(Reuters) - Lawmakers will fight to save post offices and other U.S. Postal Service facilities from closure as the Senate gears up to vote on amendments to a bill to overhaul the struggling mail agency.
The Postal Service has been losing billions of dollars each year as Americans increasingly communicate online. Barring drastic changes, officials have said, the mail agency could face annual losses of $18 billion by 2015.
The Senate plans to begin voting on Tuesday on amendments to a bipartisan bill that would allow the agency to tap into a retirement-fund surplus and end Saturday delivery after two years.
But rural-state lawmakers argue that the bill does not do enough to scale back the Postal Service's plans to close thousands of money-losing post offices and hundreds of mail processing facilities starting in mid-May.
The desire to protect beloved postal facilities and jobs in their states has led some lawmakers to threaten voting against the bill, indicating a potentially tricky path forward for postal legislation.
"At this point in time, I would have a difficult time supporting the bill unless we do some things to help protect rural areas in this country," Democratic Senator Jon Tester told reporters last week.
The Postal Service lost more than $3 billion in its most recent quarter, much of it due to a massive payment for future retiree health benefits. The agency says its costs are too high, and mail volumes too low, to justify the current number of post offices and processing centers.
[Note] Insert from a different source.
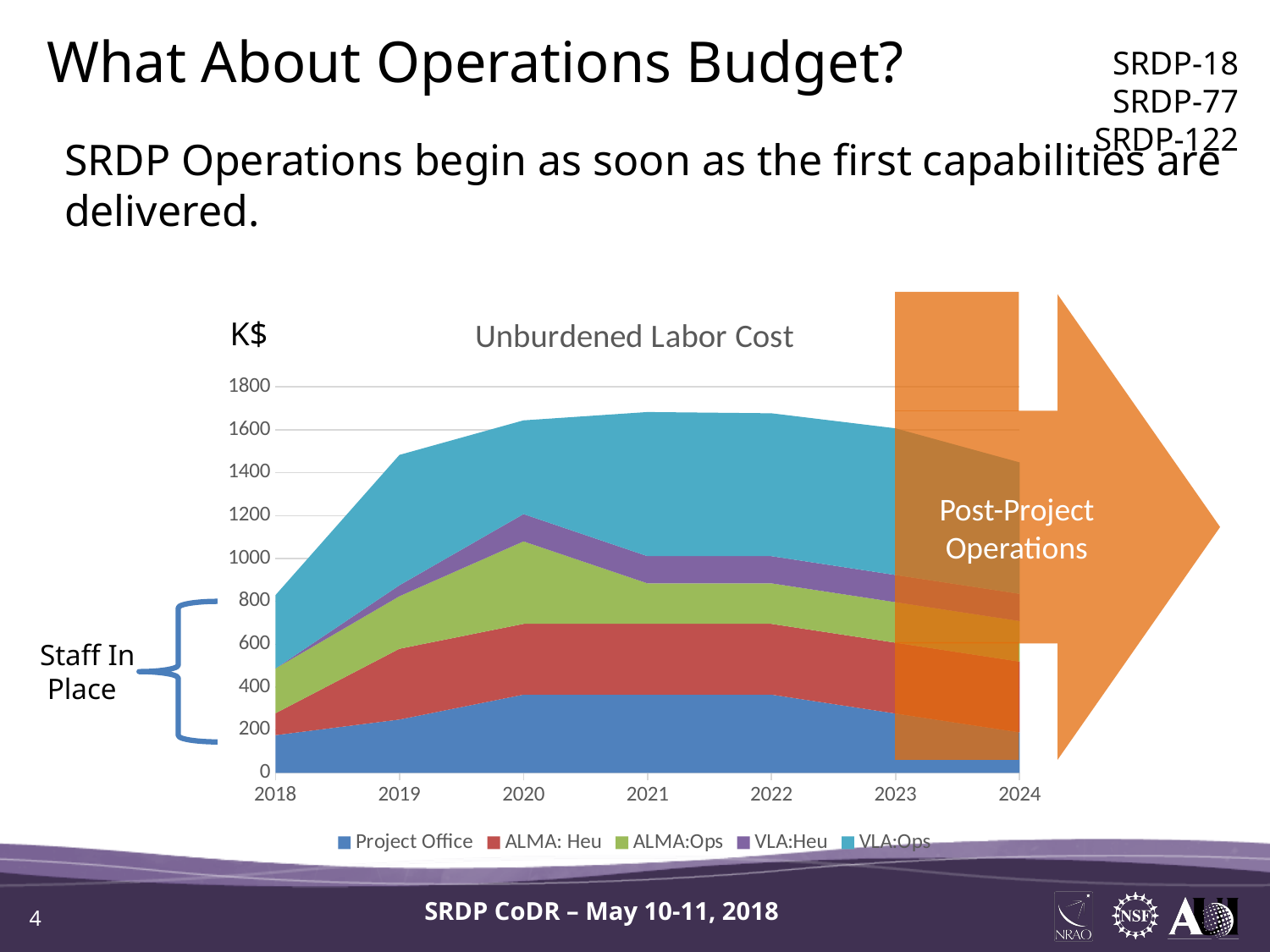
What unit is shown for the y axis of the chart? K$ Does the total unburdened labor cost rise or fall from 2018 to 2020? rise What is the title of the chart? Unburdened Labor Cost Which year has the lowest total unburdened labor cost? 2018 Is the total unburdened labor cost in 2021 greater or less than 1600? greater How many series does the chart legend list? 5 Is the Project Office value in 2020 greater or less than 200? greater Is the total unburdened labor cost in 2018 greater or less than 1000? less How many years are shown along the x axis of the chart? 7 What kind of chart is shown on the slide? Stacked area chart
The Senate bill spreads the retiree payments out over a longer time frame and requires the agency to deliver mail on Saturdays for two more years. A manager's amendment approved by its authors creates tougher guidelines for closing post offices and temporarily blocks the Postal Service from ending overnight mail delivery.
But it faces a tough road. The Senate currently is considering nearly 40 amendments, although a Senate aide said many would not receive votes. The final bill must clear a tough 60-vote hurdle to move to the U.S. House of Representatives. And even if it gets there, the bill differs considerably from the leading House plan.
Senators have offered amendments on a wide range of issues, from workers compensation changes to reducing the number of post offices in the Capitol.
One amendment requires the Postal Service to move to five-day mail delivery, while another would force it to keep Saturday mail for the foreseeable future.
The bill's authors, Democrat Thomas Carper, Republicans Scott Brown and Susan Collins, and Independent Joe Lieberman, have said their bill already addresses many of the issues in the amendments and reiterated that the Postal Service will continue losing money without major change.
"If we fail to act ... the Postal Service will not survive as we know it," Collins said on the Senate floor on Monday.
Protecting postal facilities
Many of the amendments under consideration would offer more protections for postal facilities.
Tester's amendment would require the Postal Service to consider additional factors before closing a post office, including how an affected community would prefer to receive postal services.
Senator Olympia Snowe, a Republican, would create restrictions for processing centers, requiring the agency to develop a plan to reduce capacity without closing the site.
Senator Claire McCaskill would place a two-year moratorium on rural post office closings, and fellow Democrat Michael Bennet would establish a position for an advocate who would represent rural communities when the Postal Service sought to close post offices and processing centers.
Not every lawmaker supports this approach. Republican Senator John McCain backs an amendment that would create an oversight group to close post offices, similar to a provision in the leading House of Representatives bill.
McCain also has criticized the Senate bill's two-year delay before ending Saturday mail delivery. "That's one of the favorite tactics around here, is more studies," he said in a speech on the Senate floor last week.